To the extent Petitioner argues that the verdict against him was not supported by the "weight of the evidence" (see Am. Pet, Grounds Presented, Point III), this Court cannot consider his claim. A "weight of the evidence" claim is grounded in state law, and thus is not cognizable on habeas review. See People v. Bleakley, 69 N.Y.2d 490, 492-95 (1987) (explaining state-law basis for a "weight of the evidence" claim); see also, e.g., Douglas v. Portuondo, 232 F. Supp. 2d 106, 116 (S.D.N.Y. 2002) ("A federal habeas court cannot address 'weight of the evidence' claims because . . . the 'weight of the evidence' argument is a pure state law claim . . . for which habeas review is not available.") (internal citations omitted). Petitioner's claim, however, may also be liberally construed as a federal constitutional claim, challenging the legal sufficiency of the evidence.
Petitioner asserts that, to the extent this particular claim was not adequately exhausted, the failure can be attributed to ineffective assistance of appellate counsel. (See Pet. Reply, at 1.) This argument for "cause" fails, however, because, Petitioner has not exhausted such an ineffective assistance argument before the state courts. Thus, Petitioner cannot rely on it as a basis to excuse his procedural default. Taylor v. Mitchell, 939 F. Supp. 249, 255 (S.D.N.Y. 1996) ("While ineffective assistance of counsel may constitute a cause for procedural default, the exhaustion doctrine "requires that a claim of ineffective assistance be presented to state courts as an independent claim before it may be used to establish cause for a procedural default" in the context of a petition for a federal writ of habeas corpus." (quoting Murray, 477 U.S. at 489)).
In any event, even if the fact that Petitioner raised the claim in his first letter to the Court of Appeals were considered sufficient to have exhausted this claim, Petitioner's legal insufficiency claim would also be procedurally barred as a result of the Appellate Division's reasoned decision rejecting the claim as unpreserved at trial. See People v. Chu, 808 N.Y.S.2d 179. This Court "will not review a question of federal law decided by a state court if the decision of that court rests on a state law ground that is independent of the federal question and adequate to support the judgment." Coleman v. Thompson, 501 U.S. 722, 729 (1991) (citing Fox Film Corp. v. Muller, 296 U.S. 207, 210 (1935)). "This rule applies whether the state law ground is substantive or procedural." Id.
Unlike Petitioner's ineffective assistance claims (where Petitioner addressed some, but not all, of those claims in detail in his second letter to the Court of Appeals), Petitioner simply failed to address the insufficiency claim at all in his second letter. Thus, if the second letter to the Court of Appeals is understood as a supplement to the first letter, then, arguably, the Court of Appeals would have been sufficiently apprised of the insufficiency claim by its inclusion in the first letter. See Morgan, 204 F.3d at 371 (holding that a claim exhausted, where the petitioner had raised that claim in an initial letter requesting leave to appeal, even though the claim was not addressed in a second letter providing "supplemental" argument on other claims).

- GIVEN PROBLEM 1 -
In the text on habeas review, which case is cited for the state-law basis of a "weight of the evidence" claim?

- RECORDS SUPPLIED -
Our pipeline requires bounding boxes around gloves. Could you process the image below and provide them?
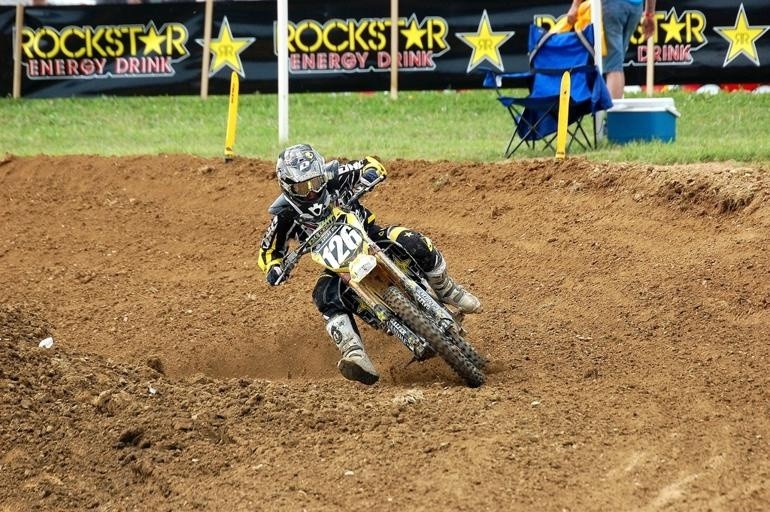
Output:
[357,169,378,192]
[266,265,288,286]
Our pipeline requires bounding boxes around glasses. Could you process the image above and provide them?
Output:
[278,173,328,198]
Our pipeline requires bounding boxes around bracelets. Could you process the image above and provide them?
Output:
[643,12,655,17]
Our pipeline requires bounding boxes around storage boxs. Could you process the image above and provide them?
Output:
[607,97,681,145]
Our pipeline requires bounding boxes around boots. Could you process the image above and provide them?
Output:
[425,257,480,314]
[326,311,379,385]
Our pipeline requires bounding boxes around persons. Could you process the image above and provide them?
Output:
[258,143,481,385]
[567,0,656,99]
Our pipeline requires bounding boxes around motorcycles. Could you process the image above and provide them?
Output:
[268,168,492,392]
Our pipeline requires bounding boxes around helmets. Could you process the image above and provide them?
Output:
[276,144,328,184]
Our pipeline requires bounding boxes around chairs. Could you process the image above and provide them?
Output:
[485,25,613,160]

- GIVEN PROBLEM 2 -
Please repeat the rows exactly, from the row containing "Our pipeline requires bounding boxes around glasses." through the last of the rows, both ends included.

- WRITTEN SOLUTION 1 -
People v. Bleakley, 69 N.Y.2d 490 (1987).

- WRITTEN SOLUTION 2 -
Our pipeline requires bounding boxes around glasses. Could you process the image above and provide them?
Output:
[278,173,328,198]
Our pipeline requires bounding boxes around bracelets. Could you process the image above and provide them?
Output:
[643,12,655,17]
Our pipeline requires bounding boxes around storage boxs. Could you process the image above and provide them?
Output:
[607,97,681,145]
Our pipeline requires bounding boxes around boots. Could you process the image above and provide them?
Output:
[425,257,480,314]
[326,311,379,385]
Our pipeline requires bounding boxes around persons. Could you process the image above and provide them?
Output:
[258,143,481,385]
[567,0,656,99]
Our pipeline requires bounding boxes around motorcycles. Could you process the image above and provide them?
Output:
[268,168,492,392]
Our pipeline requires bounding boxes around helmets. Could you process the image above and provide them?
Output:
[276,144,328,184]
Our pipeline requires bounding boxes around chairs. Could you process the image above and provide them?
Output:
[485,25,613,160]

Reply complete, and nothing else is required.